Now, though, in a complex society, perhaps we get trapped by our inferences. The sense of tribalism that led us to flee from -- or fight -- people who looked different and who might have been seeking to steal our territory or food becomes evident now as unsupported and destructive racial or ethnic prejudice.

Likewise, the diagnostic approach to illness or injury that might have sufficed with simple health threats 10,000 years ago no longer produces the right result in a more complex clinical setting. Think about it. If you were a shaman or healer in a tribe, most conditions or illnesses healed themselves. You recognized the common ailments, and you knew you didn't need to do much, and whatever herbs or amulets or incense you used did no harm. If you couldn't cure the disease, you blamed the evil spirits.

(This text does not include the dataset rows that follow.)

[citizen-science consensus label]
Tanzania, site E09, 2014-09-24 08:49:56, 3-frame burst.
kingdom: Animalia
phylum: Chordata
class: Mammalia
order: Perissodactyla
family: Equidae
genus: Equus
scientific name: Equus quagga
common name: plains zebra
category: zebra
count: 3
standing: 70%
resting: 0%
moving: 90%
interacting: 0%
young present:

In contrast, as a doctor today, you are expected to apply an encyclopedic knowledge to a variety of complex medical conditions -- cancer, cardiovascular disease, liver and kidney failure -- that were relatively unknown back then. (You were more likely to die from something more simple at a much younger age!) Many cases you see today have a variety of symptoms and multivariate causes and different possible diagnoses. It is no surprise that your mind tries to apply -- in parsimonious form -- a solution. The likelihood of diagnostic anchoring is actually quite high, unless you take care. As I note below:

Croskerry thinks we need to spend more time teaching clinicians to be more aware of the importance of decision-making as a discipline. He feels we should train people about the various forms of cognitive bias, and also affective bias. Given the extent to which intuitive decision-making will continue to be used, let's recognize that and improve our ability to carry out that approach by improving feedback, imposing circuit breakers, acknowledging the role of emotions, and the like.